**TEXTE FOURNI:**
____________________

La notoriété apporte quelques avantages qui sont tout bonnement des privilèges, comme le surclassement dans un avion ou dans un hôtel, l’obtention d’une table dans un restaurant plein, les invitations au théâtre ou aux avant-premières des films, quelques priorités, quelques faveurs… Plusieurs fois, des automobilistes m’ayant reconnu dans la file d’attente des taxis se sont arrêtés et m’ont proposé de m’emmener, quelle que fût ma destination.
J’ai toujours et souvent voyagé à Paris en métro et en bus. À condition de ne pas dévisager les gens et, de préférence, lire un journal ou un livre, je suis rarement abordé. Et, si je le suis, c’est toujours avec gentillesse et une touchante naïveté. J’apprécie le voyageur qui me gratifie d’un petit mouvement de tête et d’un sourire pour me signifier qu’il m’a reconnu mais qu’il ne veut pas m’importuner.
Comment ne pas éprouver en même temps gêne et plaisir quand, dans la rue, une femme, stupéfaite par une rencontre qu’elle juge miraculeuse, me demande l’autorisation de m’embrasser, considérant que sa longue fréquentation de mes émissions vaut bien cette récompense ? L’année dernière, au théâtre d’Aix-en-Provence, une jolie Anglaise, assise derrière moi, m’a tiré par la manche pour me raconter que vingt ans auparavant, quand elle avait épousé un Français, elle l’avait prévenu que si elle le trompait, ce serait avec moi. Si je dis que je me suis conduit en parfait gentleman , que comprendra-t-on ? J’avais invité à la dernière d’ Apostrophes une délicieuse vieille dame, mère de l’une de mes amies, qui n’avait raté aucune des sept cent vingt-trois émissions précédentes. À l’Institut français de Varsovie, la jeune femme qui m’interrogeait en public écoutait mes réponses avec cet air de béatitude qu’on observe généralement sur les visages des spectatrices des groupes de rock. Les excès d’admiration sont parfois très agréables. Ils peuvent être aussi embarrassants.

____________________

**MATÉRIEL FOURNI:**
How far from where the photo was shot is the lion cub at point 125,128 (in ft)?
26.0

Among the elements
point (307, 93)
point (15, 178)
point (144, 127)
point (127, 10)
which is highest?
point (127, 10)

____________________

**TRAVAIL À FAIRE:**
1. D'après le texte sur la notoriété, combien d'émissions d'Apostrophes la vieille dame invitée à la dernière avait-elle regardées auparavant ?
2. Écrivez la suite du texte sur la notoriété, en partant de sa dernière phrase.

**RÉPONSES:**
1. Elle avait regardé les sept cent vingt-trois émissions précédentes, sans en rater aucune.

2.
Dans les rencontres fortuites avec des téléspectateurs, celles qui me touchent le plus sont celles où l’homme ou la femme me remercie de lui avoir donné le goût de la lecture. « Je vous en voulais, au début. Mes parents m’obligeaient à regarder Apostrophes (ou Bouillon de culture ). Et puis je m’y suis habitué, et je suis devenu accro à votre émission. Si vous saviez le nombre de livres que vous m’avez fait acheter ! — Que vous avez lus ? — Bien sûr, et depuis je n’ai cessé d’acheter des livres et de les lire. Si j’ai cette passion pour la lecture, c’est grâce à vous. » Après de telles déclarations, quand l’auteur en est une femme, c’est moi qui lui propose de l’embrasser…
Des romanciers m’ont écrit dans la dédicace de leur première œuvre que mes émissions les avaient encouragés à écrire, espérant en être un jour les invités. Mais, à partir de 2001, ce fut trop tard. Ils se dirent frustrés. Quelques-uns me reprochèrent avec humour ma « défection » qui leur était préjudiciable.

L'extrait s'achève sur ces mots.